Top of Provided entries
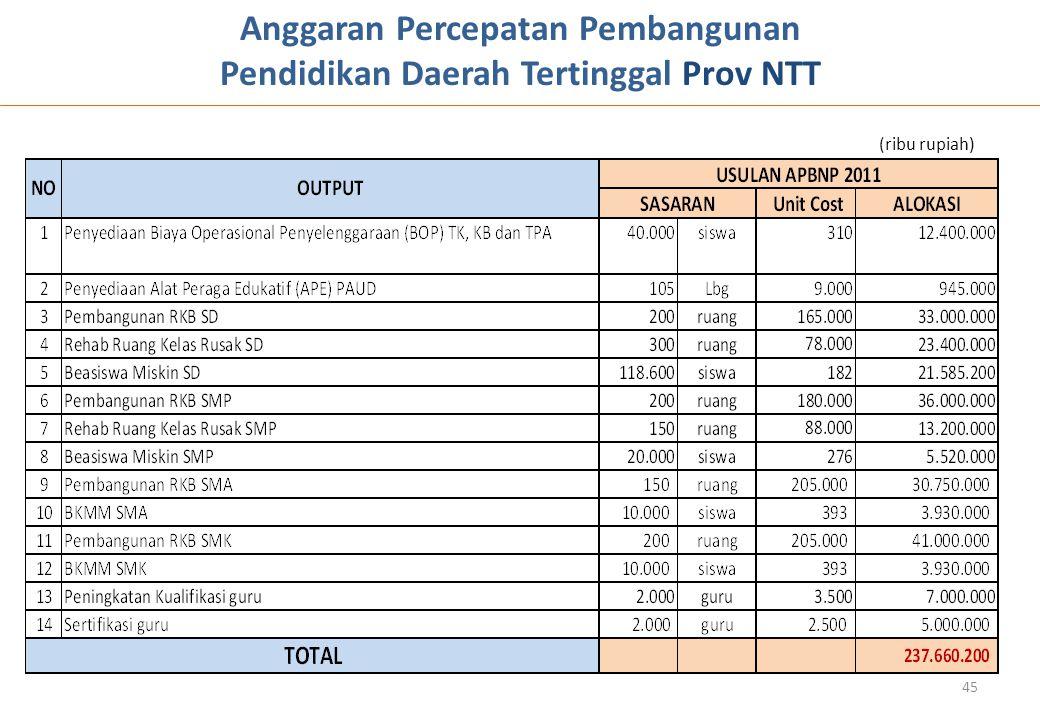 (ribu rupiah) Anggaran Percepatan Pembangunan Pendidikan Daerah Tertinggal Prov NTT 45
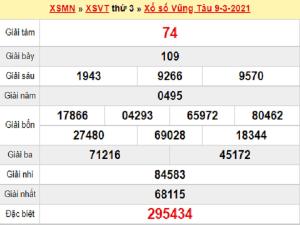Thống kê XSVT 16/3/2021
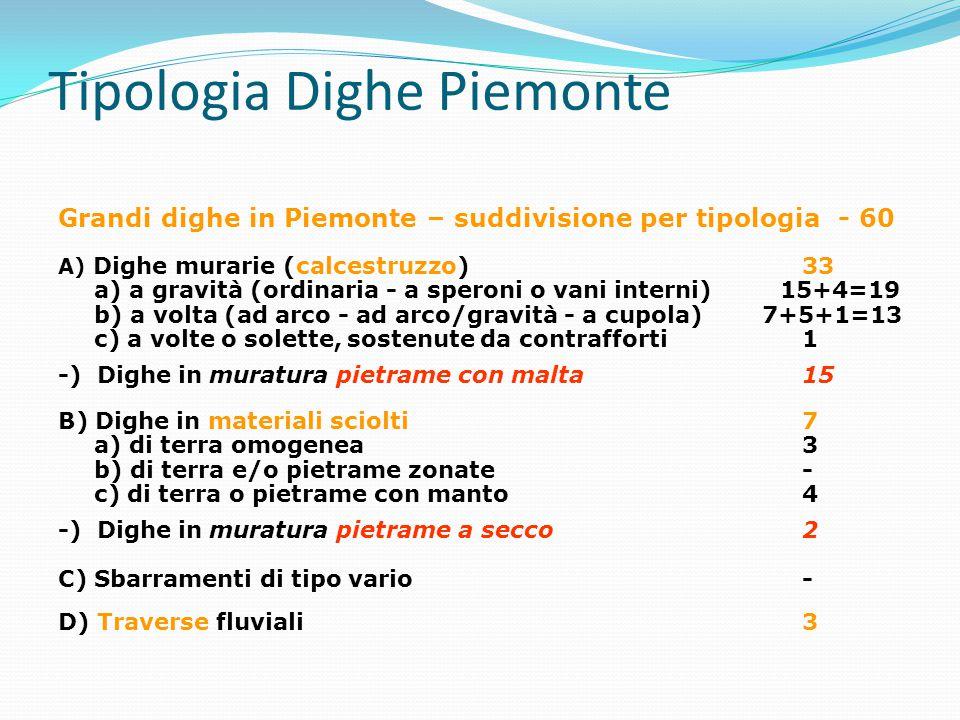 Tipologia Dighe Piemonte Grandi dighe in Piemonte – suddivisione per tipologia - 60 A) Dighe murarie (calcestruzzo)33 a) a gravità (ordinaria - a sper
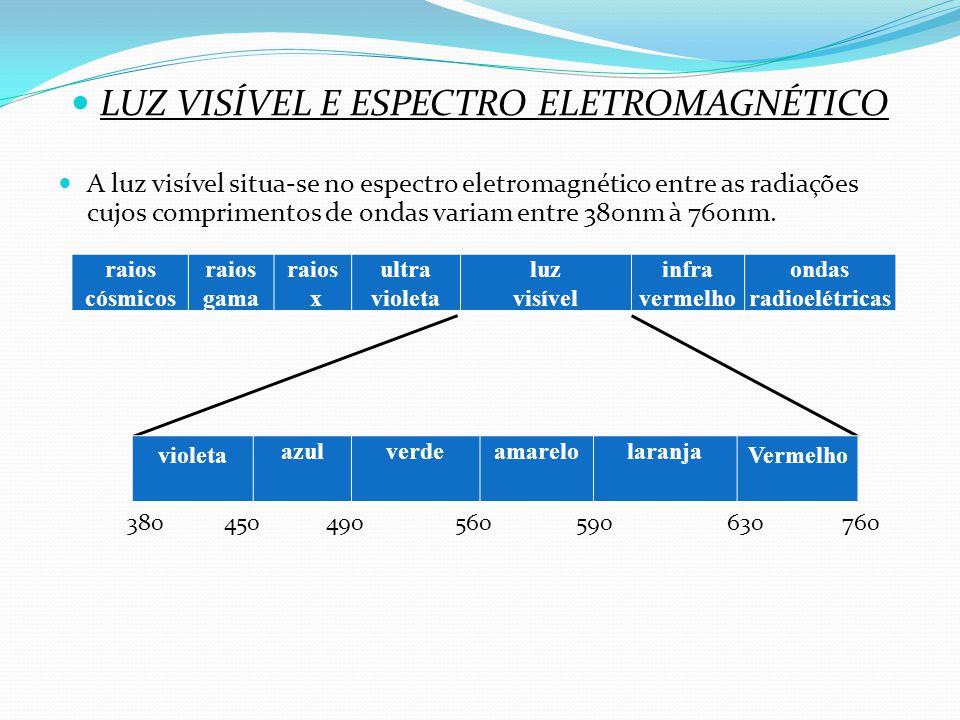 LUZ VISÍVEL E ESPECTRO ELETROMAGNÉTICO A luz visível situa-se no espectro eletromagnético entre as radiações cujos comprimentos de ondas variam entre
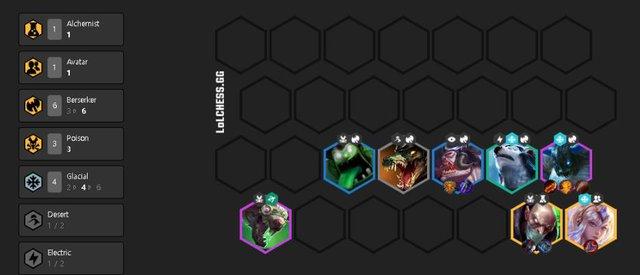 Đấu Trường Chân Lý: Cẩm nang đội hình 6 Cuồng Chiến khắc chế meta Nocturne Kiếm Khách - Ảnh 4.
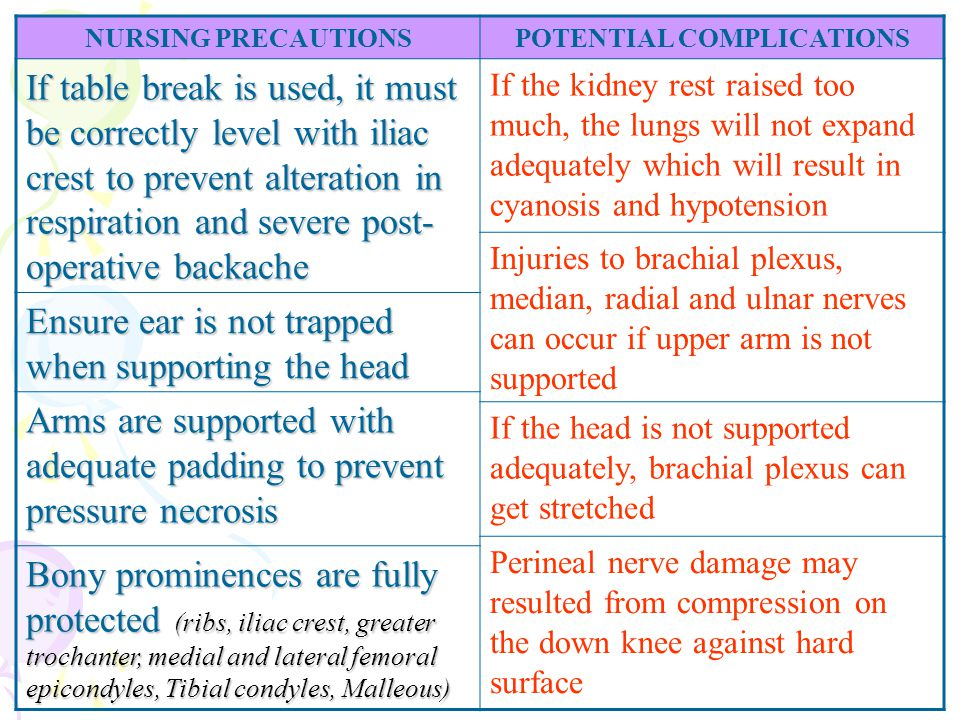 NURSING PRECAUTIONSPOTENTIAL COMPLICATIONS If table break is used, it must be correctly level with iliac crest to prevent alteration in respiration an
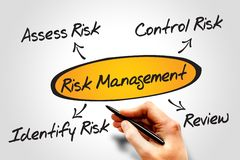 Risk management. Process diagram chart, business concept stock photography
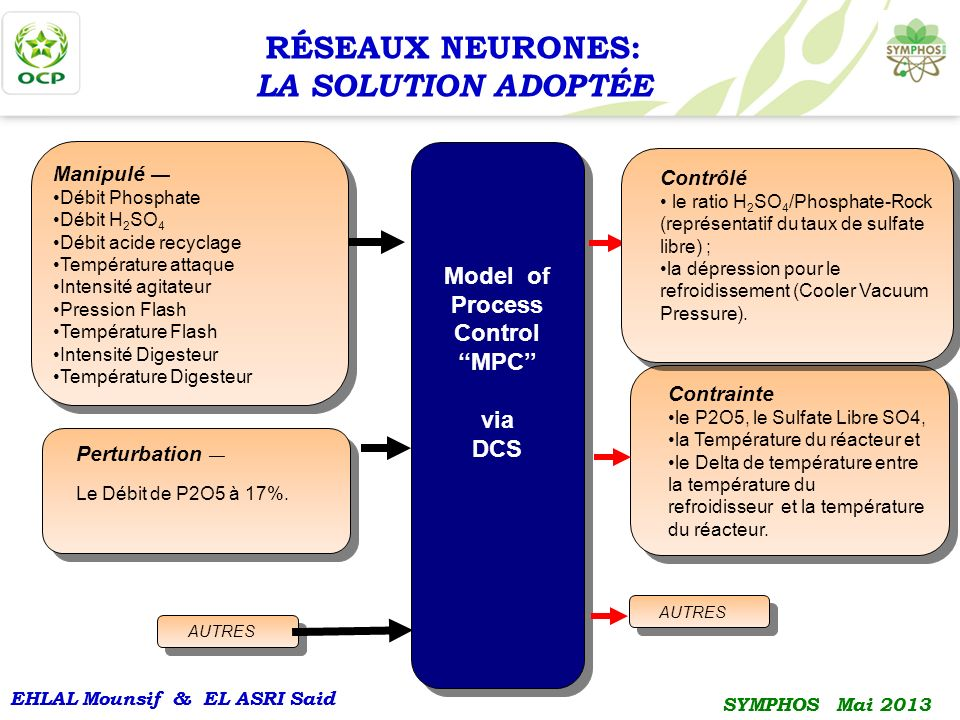 Model of Process Control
Bottom of Provided entries
Work order: Transcribe each record exactly as it stands, setting aside any pictures.

Answer box:
 (ribu rupiah) Anggaran Percepatan Pembangunan Pendidikan Daerah Tertinggal Prov NTT 45
Thống kê XSVT 16/3/2021
 Tipologia Dighe Piemonte Grandi dighe in Piemonte – suddivisione per tipologia - 60 A) Dighe murarie (calcestruzzo)33 a) a gravità (ordinaria - a sper
 LUZ VISÍVEL E ESPECTRO ELETROMAGNÉTICO A luz visível situa-se no espectro eletromagnético entre as radiações cujos comprimentos de ondas variam entre
 Đấu Trường Chân Lý: Cẩm nang đội hình 6 Cuồng Chiến khắc chế meta Nocturne Kiếm Khách - Ảnh 4.
 NURSING PRECAUTIONSPOTENTIAL COMPLICATIONS If table break is used, it must be correctly level with iliac crest to prevent alteration in respiration an
 Risk management. Process diagram chart, business concept stock photography
 Model of Process Control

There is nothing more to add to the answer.